La divergenza registratasi nella giurisprudenza di legittimità attiene, tuttavia, alla necessità che la presenza dell'imputato persista nello Stato italiano sino al momento della presentazione della richiesta di rinvio a giudizio o che sia sufficiente che tale condizione sussista prima della sua presentazione, non rilevando l'allontanamento dell'imputato in un momento successivo all'avveramento della condizione di procedibilità.
La seconda soluzione appare corretta ed in linea con la disciplina vigente.
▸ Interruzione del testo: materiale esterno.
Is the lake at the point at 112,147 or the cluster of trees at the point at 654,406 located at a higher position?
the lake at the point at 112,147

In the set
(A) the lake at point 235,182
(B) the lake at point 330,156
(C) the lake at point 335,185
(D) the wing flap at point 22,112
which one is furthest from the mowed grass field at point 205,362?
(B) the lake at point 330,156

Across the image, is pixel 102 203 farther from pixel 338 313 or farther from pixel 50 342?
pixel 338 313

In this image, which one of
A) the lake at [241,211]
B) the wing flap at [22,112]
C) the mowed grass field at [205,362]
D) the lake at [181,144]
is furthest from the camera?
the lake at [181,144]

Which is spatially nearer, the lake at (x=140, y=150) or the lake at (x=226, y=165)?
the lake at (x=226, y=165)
Una volta, infatti, che la condizione di procedibilità di cui si tratta (che deve sussistere prima della richiesta di rinvio a giudizio e che è richiesta anche ai fini della emissione della misura cautelare nella fase delle indagini, come affermato da Sez. 1, n. 41333 dell'll/07/2003, Mohamad, Rv. 225750) si è verificata, con l'ingresso del cittadino nel territorio dello stato, resta avverata e non viene meno a causa del suo eventuale allontanamento.
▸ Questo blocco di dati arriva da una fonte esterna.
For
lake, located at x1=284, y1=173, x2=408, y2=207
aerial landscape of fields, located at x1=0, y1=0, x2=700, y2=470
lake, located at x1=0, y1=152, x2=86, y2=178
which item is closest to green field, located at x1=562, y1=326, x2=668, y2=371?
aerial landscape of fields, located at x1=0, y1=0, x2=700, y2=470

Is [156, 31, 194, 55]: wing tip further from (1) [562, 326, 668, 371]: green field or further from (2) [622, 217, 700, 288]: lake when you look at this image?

Al fine di radicare la giurisdizione dello Stato italiano ai sensi dell'art. 9 cod. pen., dunque, la presenza del cittadino in territorio italiano deve essersi già verificata al momento dell'esercizio della azione penale, in quanto una diversa soluzione, condurrebbe a ritenere - contro ogni logica - che la condizione di procedibilità sia rimessa alla libera scelta dell'imputato, il quale, essendo libero di decidere di lasciare il territorio prima dell'esercizio dell'azione penale, potrebbe così fare cessare in base al suo arbitrio la giurisdizione italiana, dopo averla determinata in precedenza attraverso l'ingresso volontario nello stato italiano.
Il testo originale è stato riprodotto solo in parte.